Living in Spirituality and Responsibility

  1. There are reactions when we harm the earth and others. Actions have consequences and no action can be ignored. The weight of our actions and their short and long term consequences lead us to find ways of mitigating harmful actions and to work for the good.
    Therefore: Act knowing that every action counts.

● Encourage forms of agriculture that do not drive up emissions.
● Apply discrimination to all actions with an awareness of its impact and long term consequences.
● Plan ahead. Consider your actions and your life in the context of a long term vision.
● Consider your actions in relation to their motivations, in order to reach maximal benefit and purity of intention, which in turn will make your actions more potent.
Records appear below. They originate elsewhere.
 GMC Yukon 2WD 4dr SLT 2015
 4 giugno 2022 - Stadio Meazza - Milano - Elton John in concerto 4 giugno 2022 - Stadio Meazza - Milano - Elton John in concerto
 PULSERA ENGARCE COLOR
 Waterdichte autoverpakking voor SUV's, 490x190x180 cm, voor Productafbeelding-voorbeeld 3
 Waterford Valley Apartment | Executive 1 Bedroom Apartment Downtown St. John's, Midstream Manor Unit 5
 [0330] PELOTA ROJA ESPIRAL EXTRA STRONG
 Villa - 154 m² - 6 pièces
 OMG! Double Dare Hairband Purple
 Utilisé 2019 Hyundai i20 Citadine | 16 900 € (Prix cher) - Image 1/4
  1. Empowered by mind, reason and spiritual understanding, we adopt a mindful and attentive view of the natural world.
    Therefore: take seriously the lessons and observations that humanity has reached by application of its mind in scientific study and through common reason.
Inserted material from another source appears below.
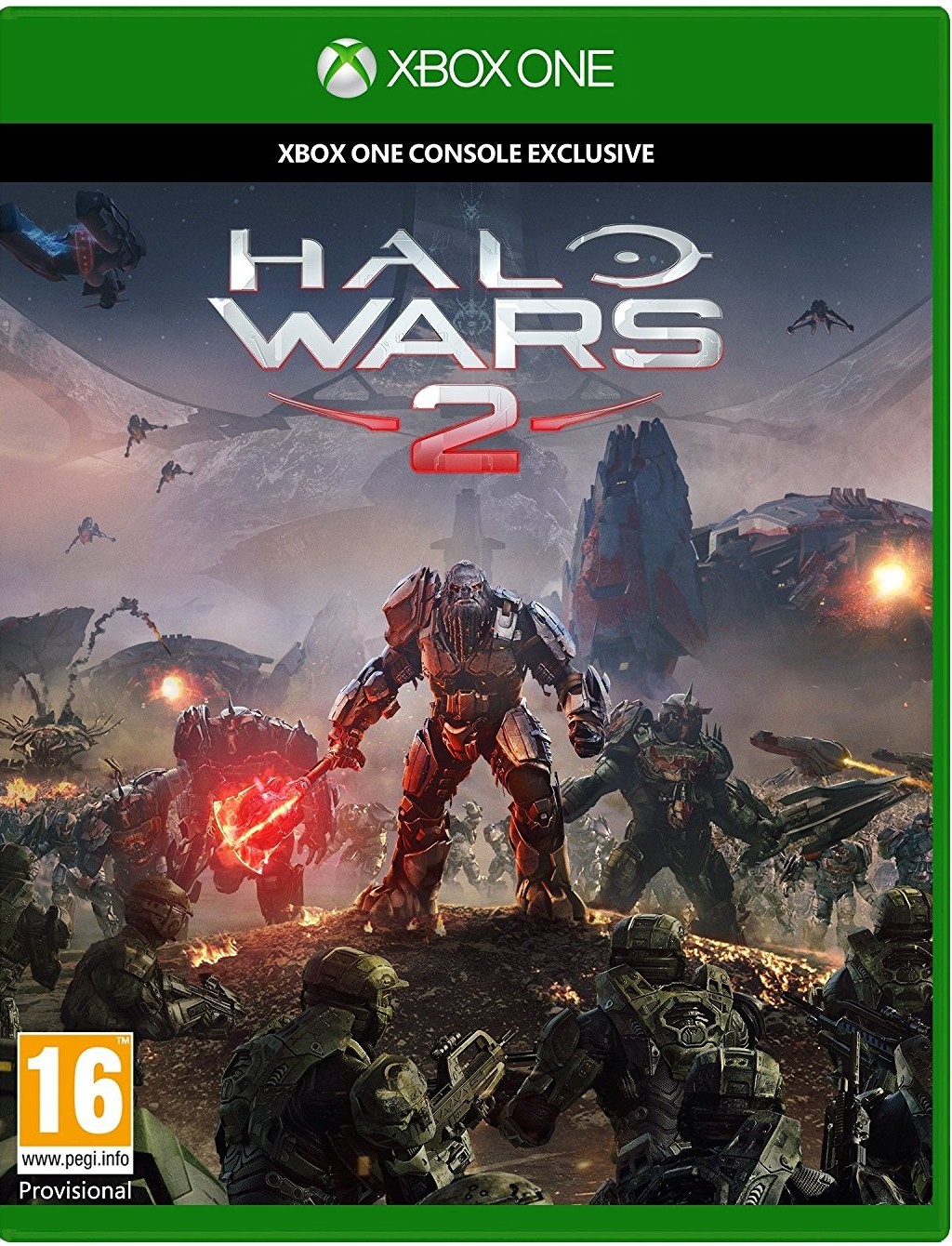 Halo Wars 2 Xbox One / Series X [Naudotas]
● Embrace scientific knowledge that protects the planet.
● Avoid setting up a dichotomy between scientific knowledge and religious faith.
● Use nature as a basis for meditation and observation. This will deepen your affiliation with it and teach you to learn from nature and not only to use it.
● Cultivate an analytical perspective that can lead to better understand our place in the universe.

  1. The life of attentive, intelligent love is embodied in compassion: in openness to the pain and vulnerability of the world. Care for the other is expressed in love and compassion as fundamental spiritual principles. These are to be applied to other humans, human communities, and other parts of creation. Compassion means suffering with others – to feel the pain of the earth, of the poor, and of those who suffer the consequences of climate change. Opening our hearts to their pain will lead us to change.
    Therefore: Be sensitive to the intolerable insecurities and injustices in which so many of our fellow-humans live.
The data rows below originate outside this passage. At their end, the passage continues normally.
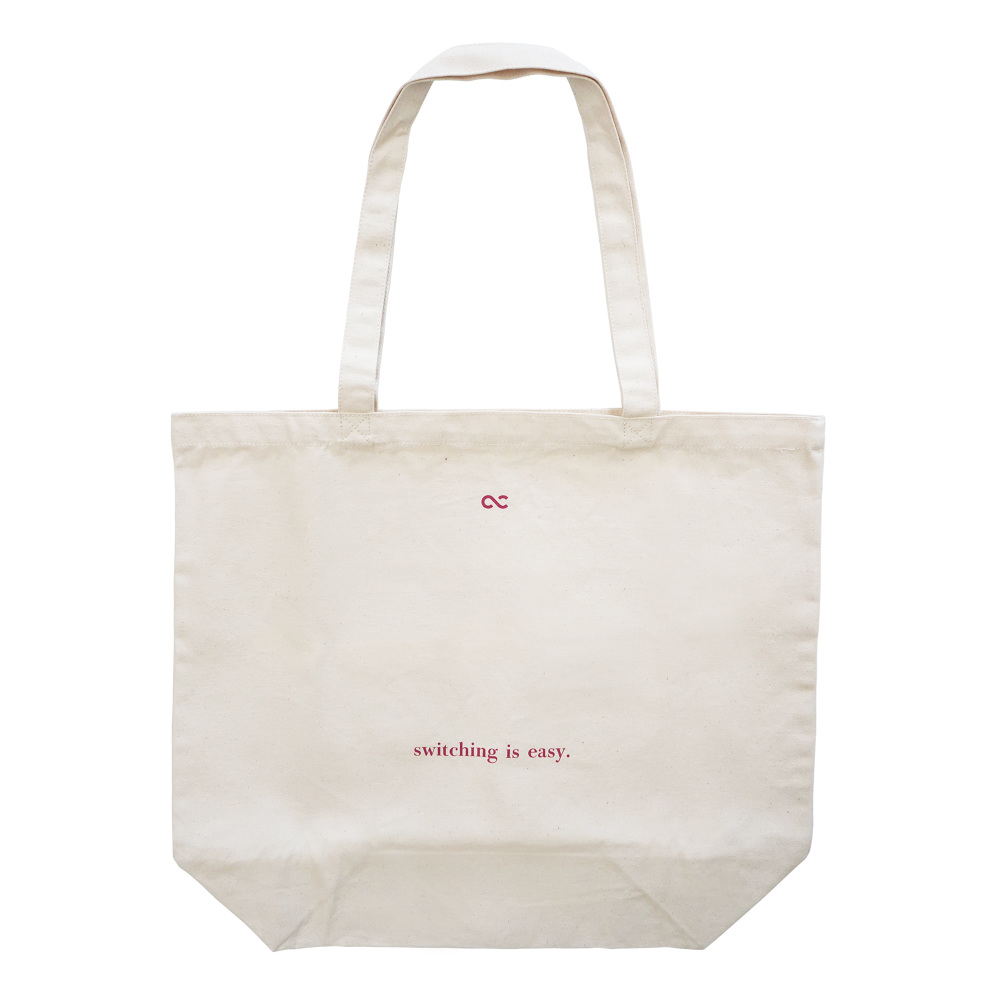 One Control ワンコントロール トートバッグ L ナチュラルキャンバス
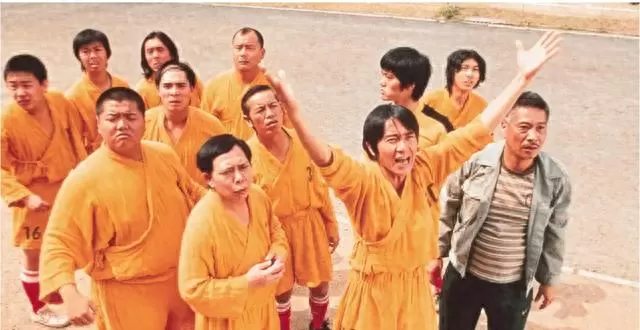 周星驰《女足》项目确认启动,宋康昊张小斐赵丽娜加盟 相关图片 周星驰《女足》项目确认启动,宋康昊张小斐赵丽娜加盟 相关图片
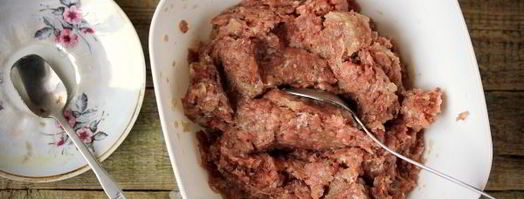 фарш для пельменей. Шаг 8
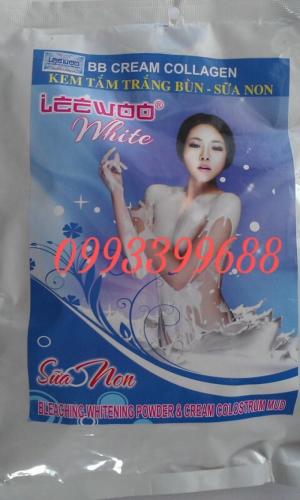 Kem tắm trắng da toàn thân trăng 16. Leevoo. Vip Care. Kem nhuộm da siêu trắng 3days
● Open your eyes to suffering around you and ensure you are not its cause.
● Assist those who are suffering the consequences of climate change and do not have the resources to respond.
● Cultivate wisdom as a foundation for compassion.
● Put yourself in the place of the other as you consider life. It is a gift that you were placed where you are, and not a value you are entitled to.
● Be attentive to young people suffering climate anxiety and insecurity relating to their future.
● Consider the suffering of the poor and the suffering as signals of alarm for what might befall all of us.
● Be the voice of the species that otherwise have no voice.
● Be brave and denounce injustices.
● Support courageous voices for the common good when they are under attack.